_What this task involves:_
Copy every record below exactly as written, but leave out the pictures.

··· Data for analysis ···

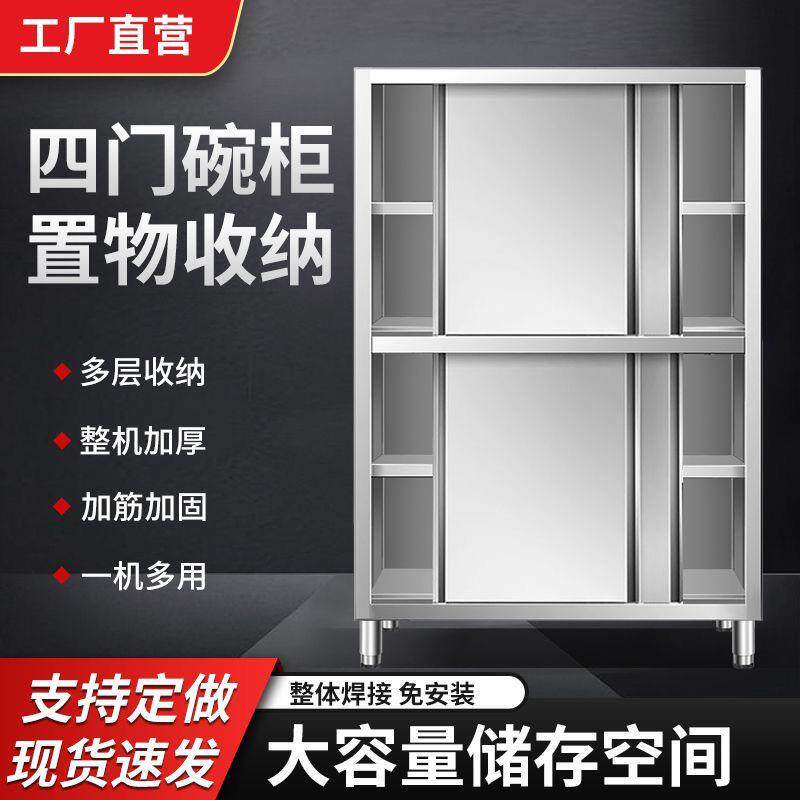 304整体焊接商用不锈钢碗柜橱柜食品橱柜饭店食堂厨房四门储物柜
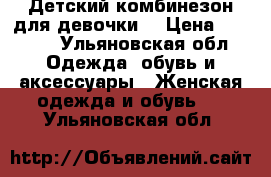 Детский комбинезон для девочки  › Цена ­ 1 500 - Ульяновская обл. Одежда, обувь и аксессуары » Женская одежда и обувь   . Ульяновская обл.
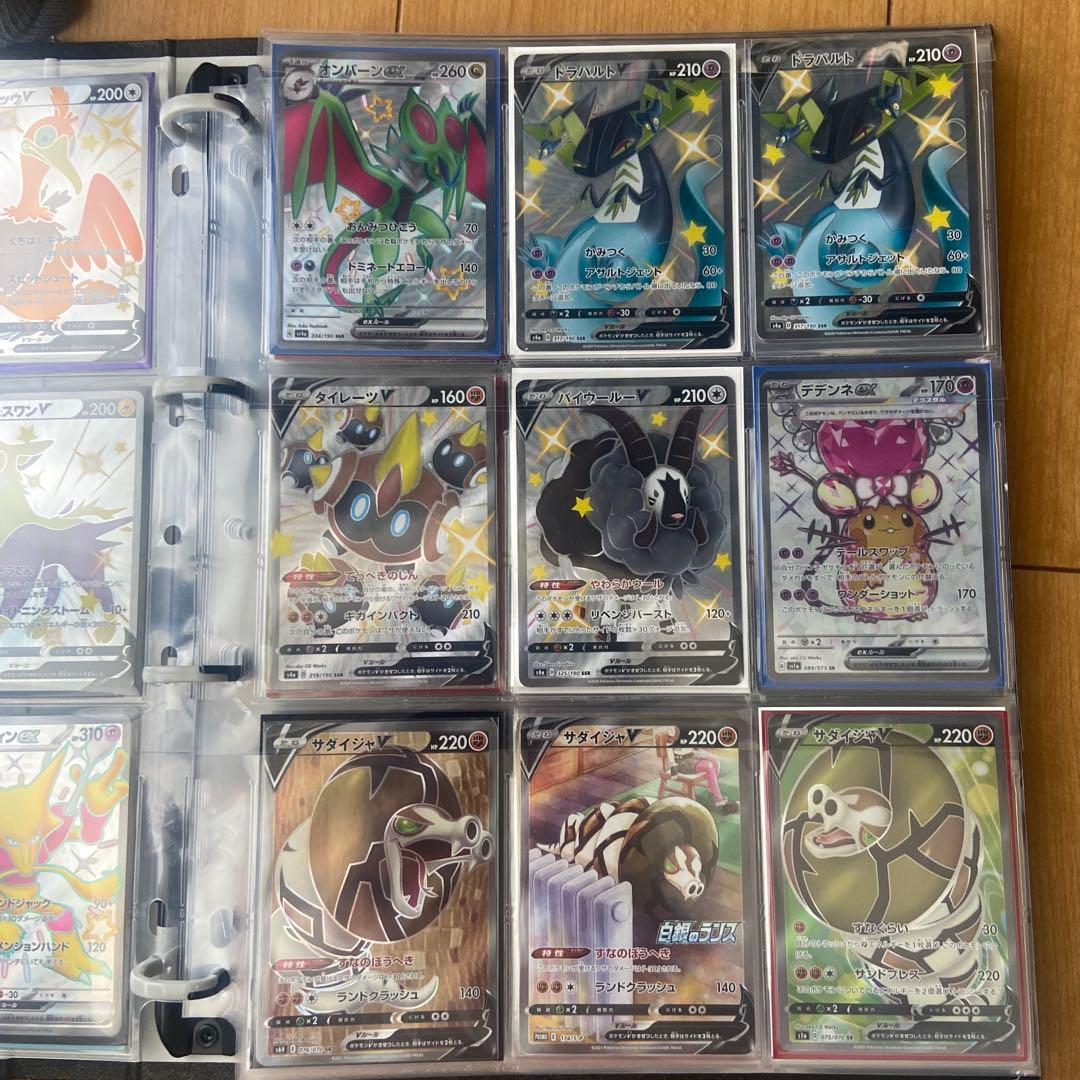 ポケモンカード まとめ売り　プロモカード・ポケモン・サポートSR多数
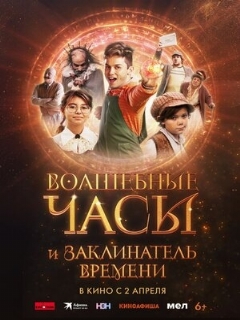 Постер: Волшебные часы и заклинатель времени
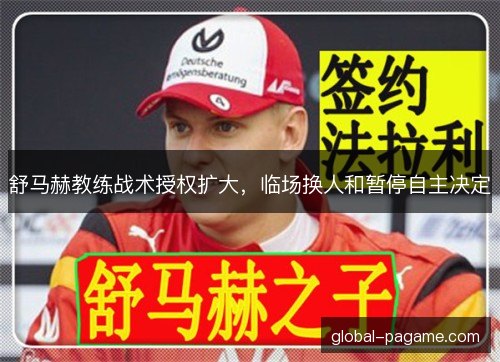 舒马赫教练战术授权扩大，临场换人和暂停自主决定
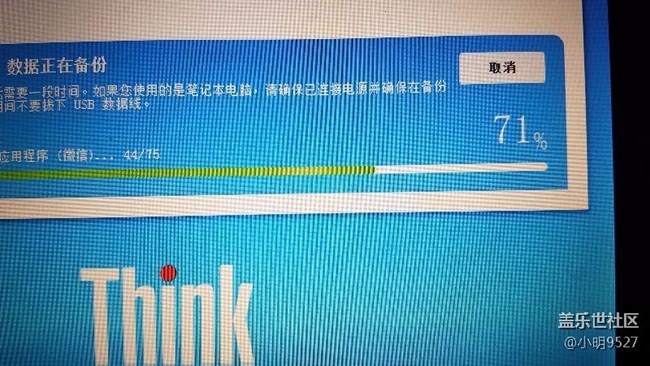 备份出现问题了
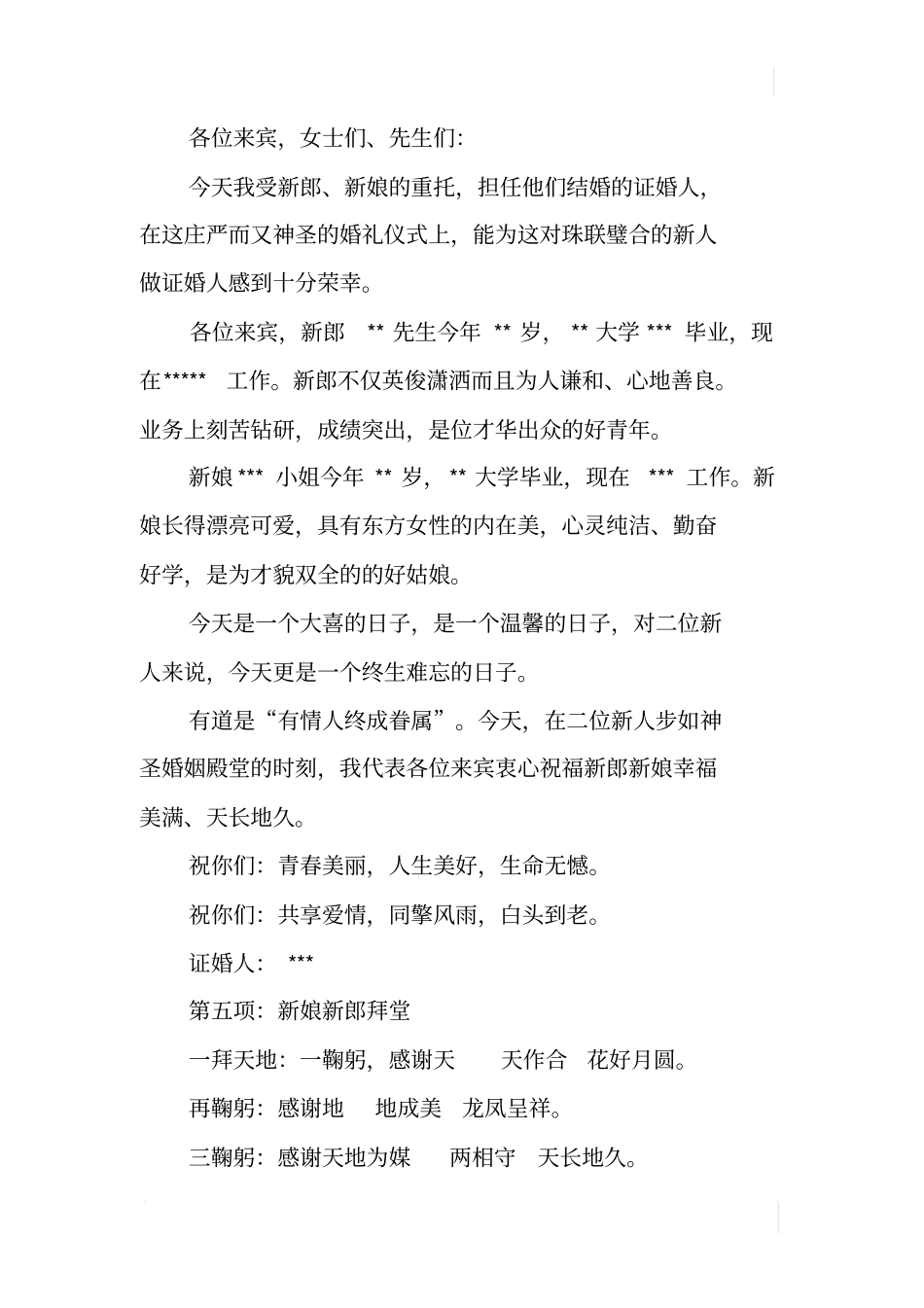 婚庆拜堂仪式主持词全过程_第2页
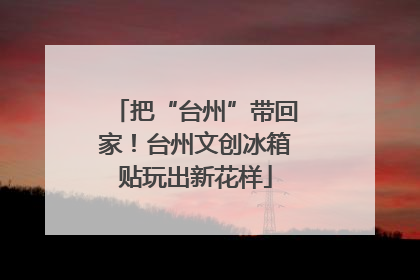把“台州”带回家！台州文创冰箱贴玩出新花样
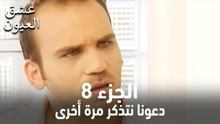 عشق العيون الحلقة 8 (لنتذكر مرة أخرى)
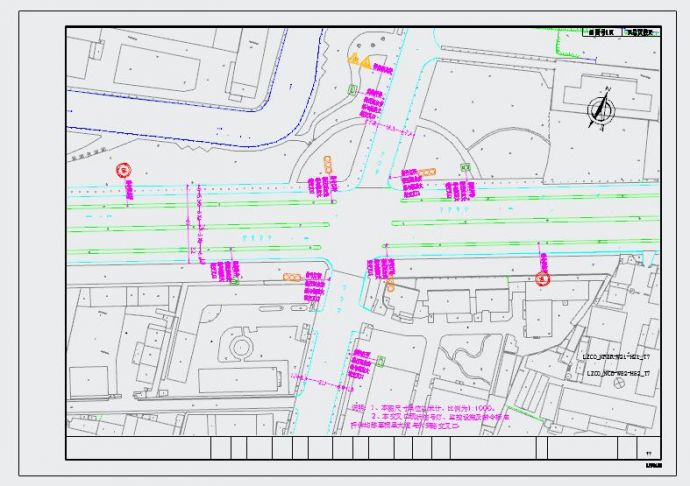 一套道路交叉口交通设施改造工程施工图纸_图1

···

_Reply to the task:_
 304整体焊接商用不锈钢碗柜橱柜食品橱柜饭店食堂厨房四门储物柜
 Детский комбинезон для девочки  › Цена ­ 1 500 - Ульяновская обл. Одежда, обувь и аксессуары » Женская одежда и обувь   . Ульяновская обл.
 ポケモンカード まとめ売り　プロモカード・ポケモン・サポートSR多数
 Постер: Волшебные часы и заклинатель времени
 舒马赫教练战术授权扩大，临场换人和暂停自主决定
 备份出现问题了
 婚庆拜堂仪式主持词全过程_第2页
把“台州”带回家！台州文创冰箱贴玩出新花样
 عشق العيون الحلقة 8 (لنتذكر مرة أخرى)
 一套道路交叉口交通设施改造工程施工图纸_图1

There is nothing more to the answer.